WHAT NEEDS TO BE DONE |
Reproduce the passage of the programming-practices text below from "Here is an example" to "rid of them." without changing a word.

======== DOCUMENT

Using Global Variables or Function-"static" Variables
It is a good idea to avoid global variables or static variables inside functions; at least those that are not constant. This is because using such variables interferes with multithreading, re-entrancy and prohibits instantiation. If you need to use several common variables, then define an environment struct or class and pass a pointer to it to each of the functions.
Declaring all variables at the top (Pre-declarations)
If you are writing C++ or C starting from the C99 standard onwards (which isn’t supported by some non-standard-compliant compilers such as Microsoft’s Visual C++), then you should avoid declaring all the variables at the top of the program or the subroutine (a practice that is referred to as “pre-declaration”) and instead declare them when they are needed and with an immediate initialisation/definition using the =
operator.
E.g:
# Bad code int main(int argc, char * argv[]) { const char * name; int i; name = "Rupert"; for (i=1 ; i<=10 ; i++) { printf ("Hello %s - No. %d!\n", name, i); } return 0; }
Should be replaced with:
int main(int argc, char * argv[]) { const char * const name = "Rupert"; for (int i=1 ; i<=10 ; i++) { printf ("Hello %s - No. %d!\n", name, i); } return 0; }
Trailing Whitespace
With many editors, it can be common to write new code or modify existing one, so that some lines will contain trailing whitespace, such as spaces (ASCII 32 or 0x20) or tabs characters. These trailing spaces normally do not cause much harm, but they are not needed, harm the code’s consistency, may undermine analysis by patching/diffing and version control tools. Furthermore, they usually can be eliminated easily without harm.
Here is an example of having trailing whitespace demonstrated using the --show-ends
flag of the GNU cat command:
> cat --show-ends toss-coins.pl #!/usr/bin/perl$ $ use strict;$ use warnings;$ $ my @sides = (0,0);$ $ my ($seed, $num_coins) = @ARGV;$ $ srand($seed); $ $ for my $idx (1 .. $num_coins)$ {$ $sides[int(rand(2))]++;$ $ print "Coin No. $idx\n";$ }$ $ print "You flipped $sides[0] heads and $sides[1] tails.\n";$ >
While you should not feel bad about having trailing space, it is a good idea to sometimes search for them using a command such as ack '[ \t]+$'
(in version 1.x it should be ack -a '[ \t]+$'
, see ack), and get rid of them.
Some editors also allow you to highlight trailing whitespace when present. See for example:
Finally, one can check and report trailing whitespace using the following CPAN modules:
Code and Markup Injection
Care must be taken when constructing statements that are passed to an interpreter, when putting arbitrary strings inside (using substring expansion or other methods). This is because if the strings are subject to input from the outside world (including the users), then one can use specially crafted strings for executing arbitrary commands and exploiting the system.

================
======== RECORD EXCERPTS

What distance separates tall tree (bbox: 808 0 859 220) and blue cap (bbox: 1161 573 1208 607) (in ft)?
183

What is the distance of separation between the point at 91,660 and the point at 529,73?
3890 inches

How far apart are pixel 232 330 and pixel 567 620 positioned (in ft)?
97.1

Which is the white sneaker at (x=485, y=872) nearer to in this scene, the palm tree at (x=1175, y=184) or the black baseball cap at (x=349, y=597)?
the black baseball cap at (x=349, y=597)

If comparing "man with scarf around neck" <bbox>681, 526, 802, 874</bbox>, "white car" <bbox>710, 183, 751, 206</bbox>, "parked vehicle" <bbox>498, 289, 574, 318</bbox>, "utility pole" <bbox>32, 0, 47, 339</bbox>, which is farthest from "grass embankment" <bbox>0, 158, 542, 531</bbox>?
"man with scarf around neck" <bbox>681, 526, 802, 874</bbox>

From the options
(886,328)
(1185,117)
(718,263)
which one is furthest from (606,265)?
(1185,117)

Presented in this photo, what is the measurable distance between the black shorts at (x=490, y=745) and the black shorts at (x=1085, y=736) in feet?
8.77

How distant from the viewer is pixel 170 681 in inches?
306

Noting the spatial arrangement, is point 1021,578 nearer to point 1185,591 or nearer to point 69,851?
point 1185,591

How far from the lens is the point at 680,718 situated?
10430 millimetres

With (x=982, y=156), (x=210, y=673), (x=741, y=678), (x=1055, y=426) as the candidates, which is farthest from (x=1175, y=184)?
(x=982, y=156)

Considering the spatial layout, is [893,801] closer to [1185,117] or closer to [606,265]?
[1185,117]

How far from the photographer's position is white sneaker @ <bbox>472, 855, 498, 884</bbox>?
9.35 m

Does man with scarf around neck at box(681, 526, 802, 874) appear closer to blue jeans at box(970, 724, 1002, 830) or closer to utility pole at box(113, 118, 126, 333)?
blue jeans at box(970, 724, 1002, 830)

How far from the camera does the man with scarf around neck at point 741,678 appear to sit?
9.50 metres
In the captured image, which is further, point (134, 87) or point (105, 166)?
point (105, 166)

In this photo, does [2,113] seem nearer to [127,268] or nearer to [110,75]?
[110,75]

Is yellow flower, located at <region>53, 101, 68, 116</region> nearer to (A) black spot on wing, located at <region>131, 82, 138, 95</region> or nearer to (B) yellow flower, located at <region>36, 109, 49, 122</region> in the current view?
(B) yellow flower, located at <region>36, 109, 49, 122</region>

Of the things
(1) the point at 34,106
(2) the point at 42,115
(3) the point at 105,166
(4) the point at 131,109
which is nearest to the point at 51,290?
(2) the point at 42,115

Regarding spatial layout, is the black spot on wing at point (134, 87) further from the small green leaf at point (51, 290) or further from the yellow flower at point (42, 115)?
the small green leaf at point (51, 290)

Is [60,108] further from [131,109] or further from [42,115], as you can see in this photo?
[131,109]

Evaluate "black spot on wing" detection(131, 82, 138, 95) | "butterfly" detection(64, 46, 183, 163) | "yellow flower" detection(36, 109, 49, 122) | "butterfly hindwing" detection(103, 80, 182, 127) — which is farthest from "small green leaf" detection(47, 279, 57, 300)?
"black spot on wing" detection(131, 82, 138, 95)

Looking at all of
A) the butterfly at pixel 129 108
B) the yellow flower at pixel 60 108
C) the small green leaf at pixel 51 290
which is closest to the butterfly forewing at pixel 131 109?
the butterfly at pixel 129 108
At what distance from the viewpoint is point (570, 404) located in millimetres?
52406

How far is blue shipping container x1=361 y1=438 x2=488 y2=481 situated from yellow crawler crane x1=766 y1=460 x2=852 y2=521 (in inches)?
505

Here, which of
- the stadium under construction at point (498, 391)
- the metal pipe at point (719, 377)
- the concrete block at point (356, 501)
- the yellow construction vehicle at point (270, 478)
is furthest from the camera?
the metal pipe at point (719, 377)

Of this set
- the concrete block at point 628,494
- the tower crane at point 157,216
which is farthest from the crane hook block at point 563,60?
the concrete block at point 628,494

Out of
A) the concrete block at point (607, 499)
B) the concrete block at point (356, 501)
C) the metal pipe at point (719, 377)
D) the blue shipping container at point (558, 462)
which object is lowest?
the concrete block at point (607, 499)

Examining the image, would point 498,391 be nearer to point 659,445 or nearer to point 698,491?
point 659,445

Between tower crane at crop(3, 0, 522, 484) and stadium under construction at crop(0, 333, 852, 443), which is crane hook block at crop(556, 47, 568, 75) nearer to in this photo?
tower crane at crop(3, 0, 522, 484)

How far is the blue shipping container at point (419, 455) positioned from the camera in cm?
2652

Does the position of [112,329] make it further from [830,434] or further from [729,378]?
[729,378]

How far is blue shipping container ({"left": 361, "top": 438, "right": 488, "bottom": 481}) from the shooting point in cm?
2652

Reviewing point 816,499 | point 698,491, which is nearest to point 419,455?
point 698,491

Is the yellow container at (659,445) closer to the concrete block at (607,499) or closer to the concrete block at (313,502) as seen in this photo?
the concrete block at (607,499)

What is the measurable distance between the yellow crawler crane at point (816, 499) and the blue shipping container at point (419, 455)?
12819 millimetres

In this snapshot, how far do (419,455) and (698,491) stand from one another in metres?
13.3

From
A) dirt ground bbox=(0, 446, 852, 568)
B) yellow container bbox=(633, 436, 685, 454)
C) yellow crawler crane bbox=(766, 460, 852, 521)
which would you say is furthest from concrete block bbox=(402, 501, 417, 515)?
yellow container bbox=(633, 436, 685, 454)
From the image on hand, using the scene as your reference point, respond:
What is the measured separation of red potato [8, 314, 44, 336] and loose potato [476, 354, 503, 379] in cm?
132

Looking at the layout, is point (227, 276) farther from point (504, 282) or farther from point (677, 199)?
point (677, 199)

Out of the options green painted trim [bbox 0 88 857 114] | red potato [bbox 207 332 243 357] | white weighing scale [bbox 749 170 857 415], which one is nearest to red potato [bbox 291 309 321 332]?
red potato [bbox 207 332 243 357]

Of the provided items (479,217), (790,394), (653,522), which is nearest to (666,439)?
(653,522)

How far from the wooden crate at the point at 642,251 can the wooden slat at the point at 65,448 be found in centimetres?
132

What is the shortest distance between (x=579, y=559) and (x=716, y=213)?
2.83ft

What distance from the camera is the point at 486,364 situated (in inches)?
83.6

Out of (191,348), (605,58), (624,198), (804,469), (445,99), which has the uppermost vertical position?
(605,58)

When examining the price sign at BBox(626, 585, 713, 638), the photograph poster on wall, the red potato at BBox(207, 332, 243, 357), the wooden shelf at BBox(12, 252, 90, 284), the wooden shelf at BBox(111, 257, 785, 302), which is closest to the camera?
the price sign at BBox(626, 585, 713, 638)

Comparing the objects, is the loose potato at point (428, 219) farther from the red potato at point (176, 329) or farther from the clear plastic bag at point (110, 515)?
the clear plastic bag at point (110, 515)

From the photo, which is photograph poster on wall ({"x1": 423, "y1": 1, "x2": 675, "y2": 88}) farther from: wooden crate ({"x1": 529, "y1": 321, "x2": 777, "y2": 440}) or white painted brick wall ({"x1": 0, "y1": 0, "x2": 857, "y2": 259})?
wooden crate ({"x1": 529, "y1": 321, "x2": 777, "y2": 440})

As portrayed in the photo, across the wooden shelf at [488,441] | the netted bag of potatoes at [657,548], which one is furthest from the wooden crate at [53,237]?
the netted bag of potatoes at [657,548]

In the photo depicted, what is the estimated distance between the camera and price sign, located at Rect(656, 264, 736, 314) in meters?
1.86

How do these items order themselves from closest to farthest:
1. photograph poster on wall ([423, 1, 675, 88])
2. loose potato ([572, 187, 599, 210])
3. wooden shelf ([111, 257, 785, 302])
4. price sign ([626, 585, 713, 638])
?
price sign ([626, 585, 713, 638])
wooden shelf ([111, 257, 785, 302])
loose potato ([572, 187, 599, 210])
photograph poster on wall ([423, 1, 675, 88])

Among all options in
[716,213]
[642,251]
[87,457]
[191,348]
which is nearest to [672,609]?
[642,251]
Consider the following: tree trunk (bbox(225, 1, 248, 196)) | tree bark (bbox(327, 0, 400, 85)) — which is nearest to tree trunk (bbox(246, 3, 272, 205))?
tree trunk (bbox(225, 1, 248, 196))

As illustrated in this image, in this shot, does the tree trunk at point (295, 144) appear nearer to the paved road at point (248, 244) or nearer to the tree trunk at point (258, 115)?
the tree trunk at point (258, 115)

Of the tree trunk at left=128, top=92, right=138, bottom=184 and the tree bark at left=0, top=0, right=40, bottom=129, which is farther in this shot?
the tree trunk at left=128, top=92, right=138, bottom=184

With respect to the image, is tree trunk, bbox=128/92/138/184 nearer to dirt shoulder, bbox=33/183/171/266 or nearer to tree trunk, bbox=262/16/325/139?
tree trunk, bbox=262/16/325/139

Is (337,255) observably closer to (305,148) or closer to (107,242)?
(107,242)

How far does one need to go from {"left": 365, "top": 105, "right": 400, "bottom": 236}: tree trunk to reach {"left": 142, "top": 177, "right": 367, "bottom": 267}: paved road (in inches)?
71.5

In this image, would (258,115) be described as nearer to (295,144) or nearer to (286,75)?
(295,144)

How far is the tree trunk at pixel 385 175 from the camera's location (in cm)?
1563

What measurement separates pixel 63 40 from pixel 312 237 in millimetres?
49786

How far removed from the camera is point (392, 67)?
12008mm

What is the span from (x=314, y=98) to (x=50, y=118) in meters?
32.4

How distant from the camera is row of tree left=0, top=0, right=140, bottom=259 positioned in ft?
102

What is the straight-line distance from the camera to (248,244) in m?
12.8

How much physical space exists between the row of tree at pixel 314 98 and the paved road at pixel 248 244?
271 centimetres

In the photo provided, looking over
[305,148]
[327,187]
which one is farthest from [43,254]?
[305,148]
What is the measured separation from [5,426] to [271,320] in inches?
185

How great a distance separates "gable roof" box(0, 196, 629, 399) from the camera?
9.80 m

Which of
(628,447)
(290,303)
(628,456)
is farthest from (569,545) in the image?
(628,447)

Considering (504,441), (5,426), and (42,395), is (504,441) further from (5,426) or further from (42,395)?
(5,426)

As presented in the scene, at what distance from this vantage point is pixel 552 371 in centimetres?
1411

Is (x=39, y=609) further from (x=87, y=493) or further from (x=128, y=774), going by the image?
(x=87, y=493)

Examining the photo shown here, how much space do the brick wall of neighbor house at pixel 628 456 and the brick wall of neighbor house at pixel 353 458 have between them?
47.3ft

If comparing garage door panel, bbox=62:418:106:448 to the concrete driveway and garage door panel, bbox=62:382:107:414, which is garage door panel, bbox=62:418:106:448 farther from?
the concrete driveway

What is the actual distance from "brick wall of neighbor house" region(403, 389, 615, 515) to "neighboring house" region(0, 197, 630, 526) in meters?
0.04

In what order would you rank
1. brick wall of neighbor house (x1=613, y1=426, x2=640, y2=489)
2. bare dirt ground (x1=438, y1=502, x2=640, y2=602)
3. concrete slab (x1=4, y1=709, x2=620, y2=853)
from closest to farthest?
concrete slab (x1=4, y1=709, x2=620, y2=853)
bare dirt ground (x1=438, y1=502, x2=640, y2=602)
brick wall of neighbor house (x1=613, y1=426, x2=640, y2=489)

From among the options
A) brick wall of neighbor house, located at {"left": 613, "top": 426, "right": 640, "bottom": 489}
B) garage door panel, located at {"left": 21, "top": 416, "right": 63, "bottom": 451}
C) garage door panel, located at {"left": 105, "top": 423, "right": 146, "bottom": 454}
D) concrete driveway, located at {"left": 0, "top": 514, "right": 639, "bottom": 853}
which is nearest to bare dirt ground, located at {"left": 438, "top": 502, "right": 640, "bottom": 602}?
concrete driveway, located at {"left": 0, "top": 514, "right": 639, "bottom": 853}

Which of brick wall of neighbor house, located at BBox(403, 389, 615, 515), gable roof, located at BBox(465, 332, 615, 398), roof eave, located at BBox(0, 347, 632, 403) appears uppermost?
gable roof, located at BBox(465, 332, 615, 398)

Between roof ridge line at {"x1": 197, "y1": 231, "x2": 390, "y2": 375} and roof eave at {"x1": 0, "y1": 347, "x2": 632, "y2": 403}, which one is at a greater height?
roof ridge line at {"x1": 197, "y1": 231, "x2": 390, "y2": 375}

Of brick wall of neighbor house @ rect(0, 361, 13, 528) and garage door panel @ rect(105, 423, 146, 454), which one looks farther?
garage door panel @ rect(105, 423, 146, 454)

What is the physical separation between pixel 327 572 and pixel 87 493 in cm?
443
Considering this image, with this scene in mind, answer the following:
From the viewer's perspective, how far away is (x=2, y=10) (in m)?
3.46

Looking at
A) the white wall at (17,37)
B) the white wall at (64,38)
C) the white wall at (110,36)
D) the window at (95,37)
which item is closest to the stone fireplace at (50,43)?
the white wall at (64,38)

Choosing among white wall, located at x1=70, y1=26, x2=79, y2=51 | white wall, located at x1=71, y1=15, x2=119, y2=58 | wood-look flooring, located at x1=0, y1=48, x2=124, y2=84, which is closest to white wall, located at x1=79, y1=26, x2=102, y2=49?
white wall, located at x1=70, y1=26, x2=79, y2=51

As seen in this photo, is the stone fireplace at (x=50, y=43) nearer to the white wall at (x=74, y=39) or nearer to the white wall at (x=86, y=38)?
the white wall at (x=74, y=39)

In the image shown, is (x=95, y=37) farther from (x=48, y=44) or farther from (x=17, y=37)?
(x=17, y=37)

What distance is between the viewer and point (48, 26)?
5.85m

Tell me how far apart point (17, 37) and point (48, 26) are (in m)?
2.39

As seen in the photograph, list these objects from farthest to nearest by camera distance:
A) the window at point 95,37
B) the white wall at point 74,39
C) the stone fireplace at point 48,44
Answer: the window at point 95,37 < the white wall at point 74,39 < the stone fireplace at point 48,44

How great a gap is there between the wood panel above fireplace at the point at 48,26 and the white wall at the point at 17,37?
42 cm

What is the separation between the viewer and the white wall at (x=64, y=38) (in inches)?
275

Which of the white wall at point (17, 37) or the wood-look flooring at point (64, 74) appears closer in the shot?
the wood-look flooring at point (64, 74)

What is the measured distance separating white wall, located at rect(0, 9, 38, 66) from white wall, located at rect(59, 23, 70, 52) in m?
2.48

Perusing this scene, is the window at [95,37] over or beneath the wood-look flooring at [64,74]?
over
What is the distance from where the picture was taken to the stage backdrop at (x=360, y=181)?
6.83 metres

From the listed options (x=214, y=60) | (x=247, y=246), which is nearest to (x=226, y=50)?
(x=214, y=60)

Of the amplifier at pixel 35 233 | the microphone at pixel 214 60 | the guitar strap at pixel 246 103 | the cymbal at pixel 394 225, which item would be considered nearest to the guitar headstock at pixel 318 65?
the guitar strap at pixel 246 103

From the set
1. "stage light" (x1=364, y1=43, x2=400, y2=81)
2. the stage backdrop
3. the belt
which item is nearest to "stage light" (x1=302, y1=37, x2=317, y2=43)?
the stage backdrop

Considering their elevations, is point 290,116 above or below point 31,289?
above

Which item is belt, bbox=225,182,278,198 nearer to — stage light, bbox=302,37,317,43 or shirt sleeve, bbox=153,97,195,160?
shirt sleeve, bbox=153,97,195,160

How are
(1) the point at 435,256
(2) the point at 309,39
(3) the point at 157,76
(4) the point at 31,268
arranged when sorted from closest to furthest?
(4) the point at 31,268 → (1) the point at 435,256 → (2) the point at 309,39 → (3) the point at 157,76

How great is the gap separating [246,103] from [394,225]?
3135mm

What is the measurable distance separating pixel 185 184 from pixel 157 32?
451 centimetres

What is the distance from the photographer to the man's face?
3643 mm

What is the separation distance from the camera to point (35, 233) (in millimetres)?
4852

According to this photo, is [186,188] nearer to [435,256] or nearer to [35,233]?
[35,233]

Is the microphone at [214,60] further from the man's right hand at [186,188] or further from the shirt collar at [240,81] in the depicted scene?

================

EXPECTED ANSWER |
Here is an example of having trailing whitespace demonstrated using the --show-ends
flag of the GNU cat command:
> cat --show-ends toss-coins.pl #!/usr/bin/perl$ $ use strict;$ use warnings;$ $ my @sides = (0,0);$ $ my ($seed, $num_coins) = @ARGV;$ $ srand($seed); $ $ for my $idx (1 .. $num_coins)$ {$ $sides[int(rand(2))]++;$ $ print "Coin No. $idx\n";$ }$ $ print "You flipped $sides[0] heads and $sides[1] tails.\n";$ >
While you should not feel bad about having trailing space, it is a good idea to sometimes search for them using a command such as ack '[ \t]+$'
(in version 1.x it should be ack -a '[ \t]+$'
, see ack), and get rid of them.